--- RECORDS SHOWN Enclosed Below ---
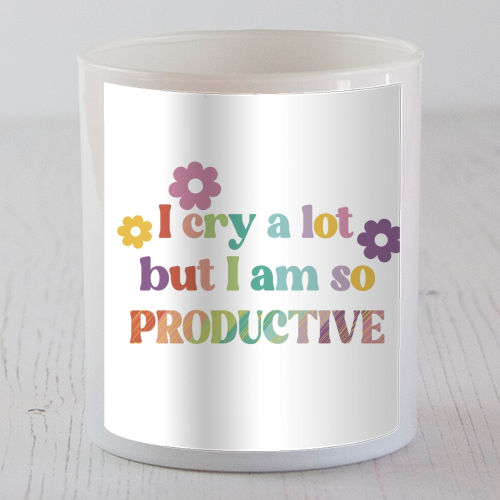 I cry a lot Swiftie gift - scented candle by Giddy Kipper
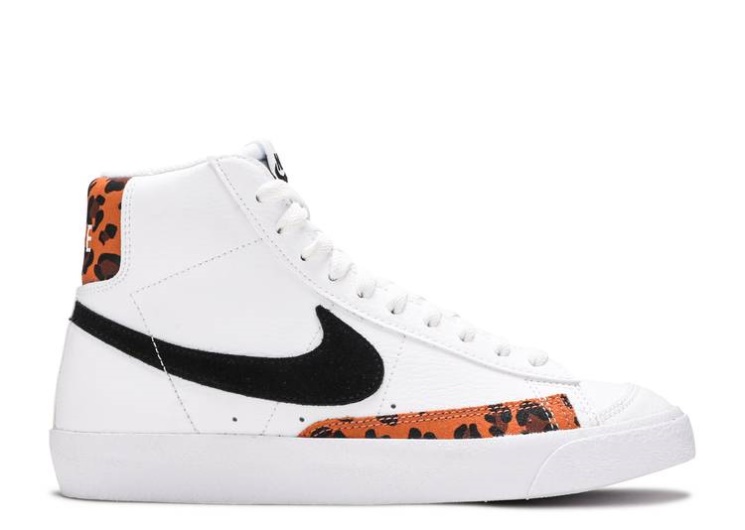 Nike Blazer Mid '77 Gs - White Leopard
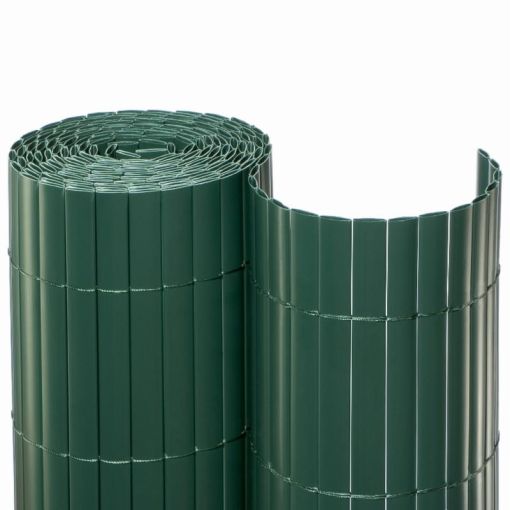 NOOR Sichtschutzmatte PVC Grün Sichtschutzzaun 2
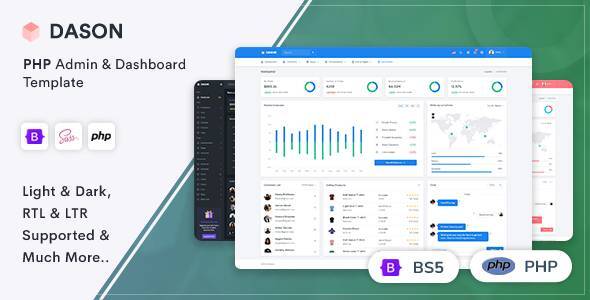 Dason - PHP Admin & Dashboard Template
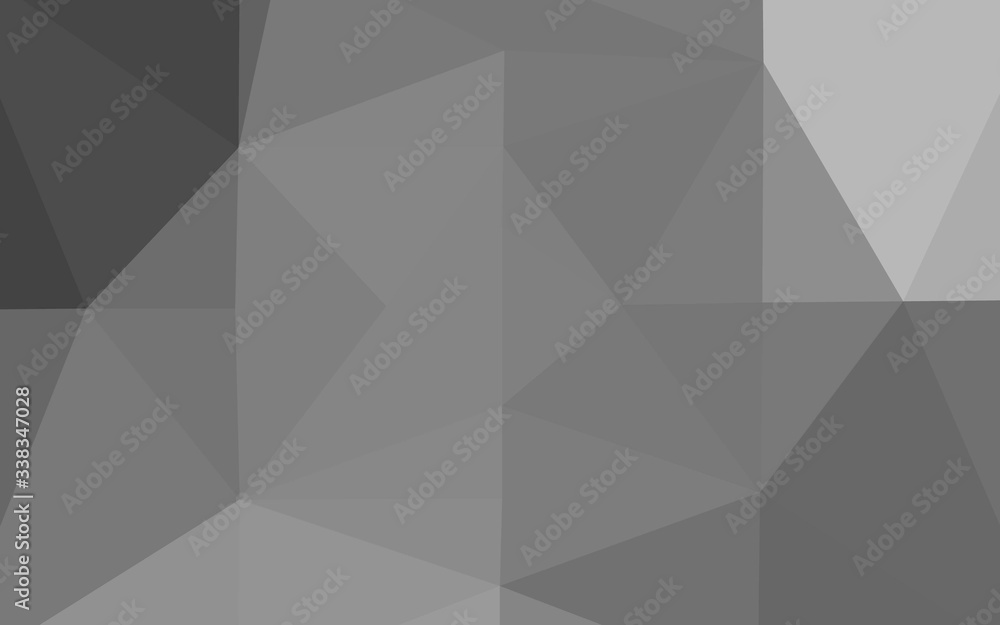 Light Silver, Gray vector shining triangular background. Triangular geometric sample with gradient. Triangular pattern for your business design. Light Silver, Gray vector shining triangular background. Triangular geometric sample with gradient. Triangular pattern for your business design.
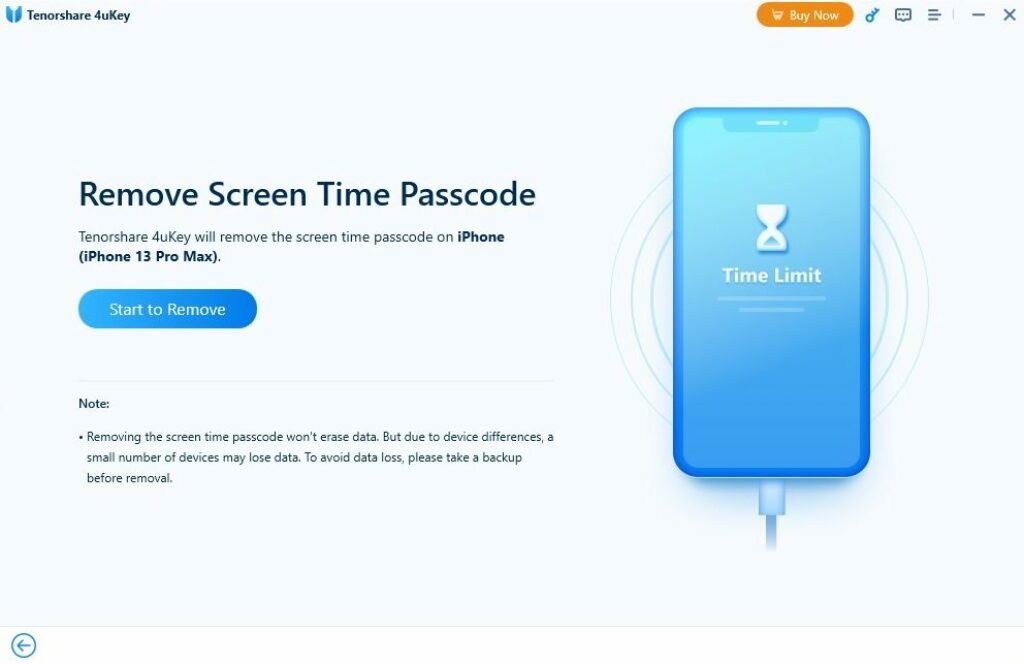 Tenorshare 4uKey - Remove Screen Time Passcode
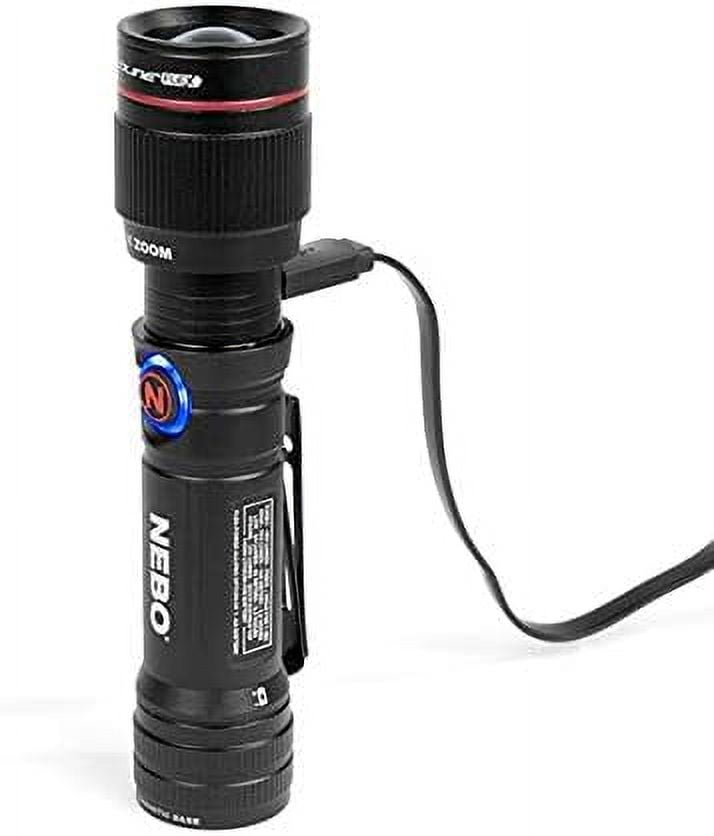 NEBO Redline Flashlight, Rechargeable LED Water & Impact Resistant Handheld Flashlights, Available in 450, 1000, 1400, & 2000 Lumens, Redline Flex 450 Lumens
--- End of Enclosed RECORDS SHOWN ---
■ **REQUIREMENT**: Copy the entries exactly. Leave out the images.

■ **OUTPUT FOR THIS TASK**:
 I cry a lot Swiftie gift - scented candle by Giddy Kipper
 Nike Blazer Mid '77 Gs - White Leopard
 NOOR Sichtschutzmatte PVC Grün Sichtschutzzaun 2
 Dason - PHP Admin & Dashboard Template
 Light Silver, Gray vector shining triangular background. Triangular geometric sample with gradient. Triangular pattern for your business design. Light Silver, Gray vector shining triangular background. Triangular geometric sample with gradient. Triangular pattern for your business design.
 Tenorshare 4uKey - Remove Screen Time Passcode
 NEBO Redline Flashlight, Rechargeable LED Water & Impact Resistant Handheld Flashlights, Available in 450, 1000, 1400, & 2000 Lumens, Redline Flex 450 Lumens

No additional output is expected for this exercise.